The Great Interregnum ended in 1273 with the election of Rudolf of Habsburg as king-emperor. After the interregnum period, Germany’s emperors came from three powerful dynastic houses: Luxemburg (in Bohemia), Wittelsbach (in Bavaria), and Habsburg (in Austria). These families alternated on the imperial throne until the crown returned in the mid-fifteenth century to the Habsburgs, who retained it with only one short break until the dissolution of the Holy Roman Empire in 1806.
The Golden Bull of 1356, an edict promulgated by Emperor Charles IV (r. 1355-78) of the Luxemburg family, provided the basic constitution of the empire up to its dissolution. It formalized the practice of having seven electors–the archbishops of the cities of Trier, Cologne, and Mainz, and the rulers of the Palatinate, Saxony, Brandenburg, and Bohemia–choose the emperor, and it represented a further political consolidation of the principalities. The Golden Bull ended the long-standing attempt of various emperors to unite Germany under a hereditary monarchy. Henceforth, the emperor shared power with other great nobles like himself and was regarded as merely the first among equals. Without the cooperation of the other princes, he could not rule.
The princes were not absolute rulers either. They had made so many concessions to other secular and ecclesiastical powers in their struggle against the emperor that many smaller principalities, ecclesiastical states, and towns had retained a degree of independence. Some of the smaller noble holdings were so poor that they had to resort to outright extortion of travelers and merchants to sustain themselves, with the result that journeying through Germany could be perilous in the late Middle Ages. All of Germany was under the nominal control of the emperor, but because his power was so weak or uncertain, local authorities had to maintain order–yet another indication of Germany’s political fragmentation.
Despite the lack of a strong central authority, Germany prospered during the 14th and 15th centuries. Its population increased from about 14 million in 1300 to about 16 million in 1500, even though the Black Death killed as much as one-third of the population in the mid-fourteenth century.
Located in the center of Europe, Germany was active in international trade. Rivers flowing to the north and the east and the Alpine passes made Germany a natural conduit conveying goods from the Mediterranean to northern Europe. Germany became a noted manufacturing center. Trade and manufacturing led to the growth of towns, and in 1500 an estimated 10 percent of the population lived in urban areas. Many towns became wealthy and were governed by a sophisticated and self-confident merchant oligarchy. Dozens of towns in northern Germany joined together to form the Hanseatic League, a trading federation that managed shipping and trade on the Baltic and in many inland areas, even into Bohemia and Hungary. The Hanseatic League had commercial offices in such widely dispersed towns as London, Bergen (in present-day Norway), and Novgorod (in present-day Russia). The league was at one time so powerful that it successfully waged war against the king of Denmark. In southern Germany, towns banded together on occasion to protect their interests against encroachments by either imperial or local powers. Although these urban confederations were not always strong enough to defeat their opponents, they sometimes succeeded in helping their members to avoid complete subjugation. In what was eventually to become Switzerland, one confederation of towns had sufficient military might to win virtual independence from the Holy Roman Empire in 1499.
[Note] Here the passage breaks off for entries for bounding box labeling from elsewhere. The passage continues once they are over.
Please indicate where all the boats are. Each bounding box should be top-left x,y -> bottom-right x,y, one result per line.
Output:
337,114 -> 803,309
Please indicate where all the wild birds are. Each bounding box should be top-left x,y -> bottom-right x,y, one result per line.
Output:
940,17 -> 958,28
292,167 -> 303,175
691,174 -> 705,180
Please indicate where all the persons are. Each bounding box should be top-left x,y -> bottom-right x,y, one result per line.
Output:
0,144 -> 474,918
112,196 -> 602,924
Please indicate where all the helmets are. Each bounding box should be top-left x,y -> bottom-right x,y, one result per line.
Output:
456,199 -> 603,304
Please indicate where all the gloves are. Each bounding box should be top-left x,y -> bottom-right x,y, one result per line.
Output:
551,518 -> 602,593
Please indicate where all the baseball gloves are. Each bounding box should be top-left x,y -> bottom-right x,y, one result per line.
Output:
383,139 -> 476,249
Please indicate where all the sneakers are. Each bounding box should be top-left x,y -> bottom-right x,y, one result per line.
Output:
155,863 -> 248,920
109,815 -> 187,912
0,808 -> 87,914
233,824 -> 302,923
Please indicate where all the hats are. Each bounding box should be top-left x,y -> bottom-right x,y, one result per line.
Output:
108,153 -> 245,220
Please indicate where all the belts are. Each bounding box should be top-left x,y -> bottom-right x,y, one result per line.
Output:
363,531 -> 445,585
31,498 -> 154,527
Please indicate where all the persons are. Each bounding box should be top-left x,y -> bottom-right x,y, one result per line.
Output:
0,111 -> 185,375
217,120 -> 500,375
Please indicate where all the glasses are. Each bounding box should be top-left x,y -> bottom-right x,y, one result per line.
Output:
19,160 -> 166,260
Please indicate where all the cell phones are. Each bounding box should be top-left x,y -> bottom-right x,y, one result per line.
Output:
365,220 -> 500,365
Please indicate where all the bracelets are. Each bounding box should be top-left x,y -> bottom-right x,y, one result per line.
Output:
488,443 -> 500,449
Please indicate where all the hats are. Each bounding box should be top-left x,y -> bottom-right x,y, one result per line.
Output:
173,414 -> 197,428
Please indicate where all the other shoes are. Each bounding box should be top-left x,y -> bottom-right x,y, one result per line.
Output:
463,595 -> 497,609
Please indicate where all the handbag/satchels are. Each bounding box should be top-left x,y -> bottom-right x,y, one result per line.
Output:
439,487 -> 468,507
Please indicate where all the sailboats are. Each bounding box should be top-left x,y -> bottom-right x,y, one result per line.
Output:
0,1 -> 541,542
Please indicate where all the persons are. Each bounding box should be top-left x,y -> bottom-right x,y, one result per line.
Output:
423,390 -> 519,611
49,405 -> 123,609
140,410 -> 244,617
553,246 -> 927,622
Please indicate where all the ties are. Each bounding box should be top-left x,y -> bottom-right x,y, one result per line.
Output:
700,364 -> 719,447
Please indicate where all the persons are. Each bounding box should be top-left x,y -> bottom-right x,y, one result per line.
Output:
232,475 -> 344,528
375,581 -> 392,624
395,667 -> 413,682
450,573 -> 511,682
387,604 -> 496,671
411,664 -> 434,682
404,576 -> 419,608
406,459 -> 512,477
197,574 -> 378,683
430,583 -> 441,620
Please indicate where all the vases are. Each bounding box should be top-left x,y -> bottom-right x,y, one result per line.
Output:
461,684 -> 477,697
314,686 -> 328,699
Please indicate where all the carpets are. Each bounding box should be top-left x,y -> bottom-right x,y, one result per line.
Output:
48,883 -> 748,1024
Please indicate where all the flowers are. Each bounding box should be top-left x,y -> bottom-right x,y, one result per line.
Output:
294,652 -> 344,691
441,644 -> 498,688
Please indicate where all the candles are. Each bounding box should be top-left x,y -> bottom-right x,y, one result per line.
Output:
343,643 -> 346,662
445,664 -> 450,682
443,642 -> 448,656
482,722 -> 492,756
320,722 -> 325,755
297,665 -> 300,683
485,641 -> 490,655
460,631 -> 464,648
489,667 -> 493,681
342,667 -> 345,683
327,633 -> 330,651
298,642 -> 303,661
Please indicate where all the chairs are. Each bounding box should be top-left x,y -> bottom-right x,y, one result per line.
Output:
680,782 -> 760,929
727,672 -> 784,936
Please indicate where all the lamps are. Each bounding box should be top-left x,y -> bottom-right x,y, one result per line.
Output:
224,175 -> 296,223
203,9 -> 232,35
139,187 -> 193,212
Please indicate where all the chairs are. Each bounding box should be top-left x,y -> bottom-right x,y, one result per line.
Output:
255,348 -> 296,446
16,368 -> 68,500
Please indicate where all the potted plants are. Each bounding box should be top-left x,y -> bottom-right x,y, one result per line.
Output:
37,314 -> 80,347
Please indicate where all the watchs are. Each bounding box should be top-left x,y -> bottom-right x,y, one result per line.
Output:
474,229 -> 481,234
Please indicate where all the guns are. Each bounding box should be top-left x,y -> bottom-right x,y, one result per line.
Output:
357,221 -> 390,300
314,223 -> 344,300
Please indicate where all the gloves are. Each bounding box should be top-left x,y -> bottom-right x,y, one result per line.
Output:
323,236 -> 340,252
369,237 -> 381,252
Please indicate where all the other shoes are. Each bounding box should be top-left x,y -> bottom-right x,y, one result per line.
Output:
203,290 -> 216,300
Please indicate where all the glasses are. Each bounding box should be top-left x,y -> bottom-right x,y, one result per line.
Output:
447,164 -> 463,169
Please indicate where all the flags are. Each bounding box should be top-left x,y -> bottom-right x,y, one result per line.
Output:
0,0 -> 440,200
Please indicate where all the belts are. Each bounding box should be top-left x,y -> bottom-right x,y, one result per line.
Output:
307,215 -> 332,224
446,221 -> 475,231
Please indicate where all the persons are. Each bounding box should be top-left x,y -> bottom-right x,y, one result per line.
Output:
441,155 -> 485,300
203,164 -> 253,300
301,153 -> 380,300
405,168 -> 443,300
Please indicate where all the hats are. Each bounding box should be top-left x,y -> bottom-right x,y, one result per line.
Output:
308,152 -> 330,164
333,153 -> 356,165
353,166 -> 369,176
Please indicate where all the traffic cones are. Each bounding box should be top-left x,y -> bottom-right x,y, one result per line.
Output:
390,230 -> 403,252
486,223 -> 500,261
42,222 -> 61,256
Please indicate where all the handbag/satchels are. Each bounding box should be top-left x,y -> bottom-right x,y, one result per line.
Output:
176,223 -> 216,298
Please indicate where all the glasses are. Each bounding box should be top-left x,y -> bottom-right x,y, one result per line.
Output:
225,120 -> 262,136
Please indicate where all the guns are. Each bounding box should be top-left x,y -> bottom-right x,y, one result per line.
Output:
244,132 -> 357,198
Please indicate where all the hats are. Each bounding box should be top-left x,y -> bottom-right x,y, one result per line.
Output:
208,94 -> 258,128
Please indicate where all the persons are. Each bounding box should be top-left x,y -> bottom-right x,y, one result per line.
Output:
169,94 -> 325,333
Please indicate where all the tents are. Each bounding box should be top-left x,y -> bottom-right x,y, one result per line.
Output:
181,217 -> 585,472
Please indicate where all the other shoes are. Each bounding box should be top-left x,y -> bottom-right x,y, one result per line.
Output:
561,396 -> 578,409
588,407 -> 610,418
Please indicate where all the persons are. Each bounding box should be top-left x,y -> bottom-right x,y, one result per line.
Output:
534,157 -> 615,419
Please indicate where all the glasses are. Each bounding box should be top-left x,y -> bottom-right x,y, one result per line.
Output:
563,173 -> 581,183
The Knights of the Teutonic Order continued their settlement of the east until their dissolution early in the sixteenth century, in spite of a serious defeat at the hands of the Poles at the Battle of Tannenberg in 1410. The lands that came under the control of this monastic military, whose members were pledged to chastity and to the conquest and conversion of heathens, included territory that one day would become eastern Prussia and would be inhabited by Germans until 1945. German settlement in areas south of the territories controlled by the Knights of the Teutonic Order also continued, but generally at the behest of eastern rulers who valued the skills of German peasant-farmers. These new settlers were part of a long process of peaceful German immigration to the east that lasted for centuries, with Germans moving into all of eastern Europe and even deep into Russia.
Intellectual growth accompanied German expansion. Several universities were founded, and Germany came into increased contact with the humanists active elsewhere in Europe. The invention of movable type in the middle of the fifteenth century in Germany also contributed to a more lively intellectual climate. Religious ferment was common, most notably the heretical movement engendered by the teachings of Jan Hus (ca. 1372-1415) in Bohemia. Hus eventually was executed, but the dissatisfaction he felt toward the established church was shared by many others throughout German-speaking lands, as could be seen in the frequent occurrences of popular, mystical religious revivalism after his death.